Begin Reading text

Google Calls FBI Plan to Expand Hacking Power 'Monumental' Constitutional Threat - declan
http://www.nationaljournal.com/tech/google-calls-fbi-s-plan-to-expand-hacking-power-a-monumental-constitutional-threat-20150218

======
mkempe
One month ago, when I posted this story [1] based on concerns emanating from
the FEE, ACLU, and EFF [2], among others, this is what you said: "the source
of these recommendations is a judicial conference of federal judges, not the
FBI" so that the title of my submission was changed [1]. And a variety of
comments joined in mocking the issue. Now that Google says the same in no
uncertain terms, have you changed opinion?

The title of my (then) submission was changed to the rather innocuous-sounding
"U.S. judges propose updating warrants for Tor, remote searches". My
submission title indicated it was a massive loophole that the US government
wanted in order to undermine the current limits on their powers.

End Reading text
Begin Stored rows

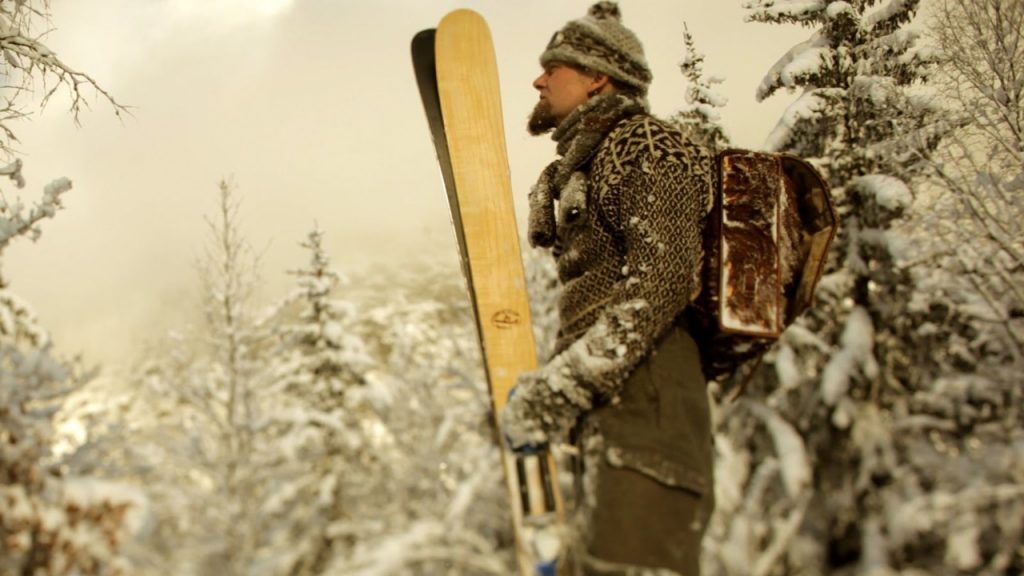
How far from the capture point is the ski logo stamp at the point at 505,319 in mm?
2307

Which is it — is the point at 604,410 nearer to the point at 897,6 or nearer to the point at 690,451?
the point at 690,451

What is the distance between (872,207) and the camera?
882 cm

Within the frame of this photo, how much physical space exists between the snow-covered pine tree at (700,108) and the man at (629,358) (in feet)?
28.5

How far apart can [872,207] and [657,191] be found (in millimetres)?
8779

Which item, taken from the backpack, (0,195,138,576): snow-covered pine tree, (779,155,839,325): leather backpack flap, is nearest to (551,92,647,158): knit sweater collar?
the backpack

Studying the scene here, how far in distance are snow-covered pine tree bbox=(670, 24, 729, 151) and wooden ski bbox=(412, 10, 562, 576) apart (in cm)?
788

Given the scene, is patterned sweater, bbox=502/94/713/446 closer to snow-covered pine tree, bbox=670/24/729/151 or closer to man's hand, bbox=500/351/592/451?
man's hand, bbox=500/351/592/451

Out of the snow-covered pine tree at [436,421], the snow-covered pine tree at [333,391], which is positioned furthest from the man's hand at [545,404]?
the snow-covered pine tree at [333,391]

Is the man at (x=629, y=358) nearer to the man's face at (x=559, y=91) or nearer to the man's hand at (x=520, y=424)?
the man's hand at (x=520, y=424)

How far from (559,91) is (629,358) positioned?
1082mm

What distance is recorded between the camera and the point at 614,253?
1743 mm

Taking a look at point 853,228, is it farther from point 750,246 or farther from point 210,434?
point 210,434

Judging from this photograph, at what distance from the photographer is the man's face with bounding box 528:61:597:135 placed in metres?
2.09

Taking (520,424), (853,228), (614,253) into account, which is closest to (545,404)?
(520,424)
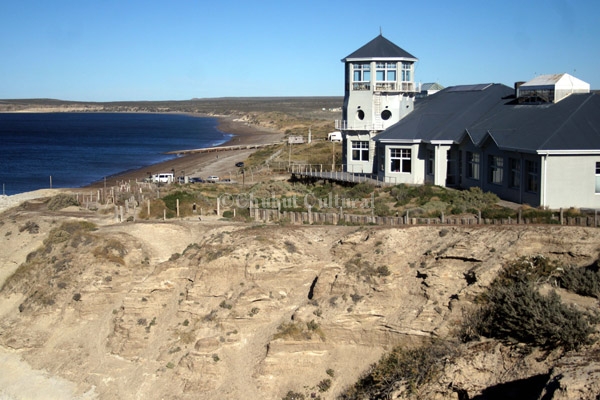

End Stored rows

Task description: Copy the FBI hacking thread between "Google Calls FBI" and "you changed opinion?", inclusive, and swap "mocking" for "dismissing". The listing plays no part in this work.

Written response:
Google Calls FBI Plan to Expand Hacking Power 'Monumental' Constitutional Threat - declan
http://www.nationaljournal.com/tech/google-calls-fbi-s-plan-to-expand-hacking-power-a-monumental-constitutional-threat-20150218

======
mkempe
One month ago, when I posted this story [1] based on concerns emanating from
the FEE, ACLU, and EFF [2], among others, this is what you said: "the source
of these recommendations is a judicial conference of federal judges, not the
FBI" so that the title of my submission was changed [1]. And a variety of
comments joined in dismissing the issue. Now that Google says the same in no
uncertain terms, have you changed opinion?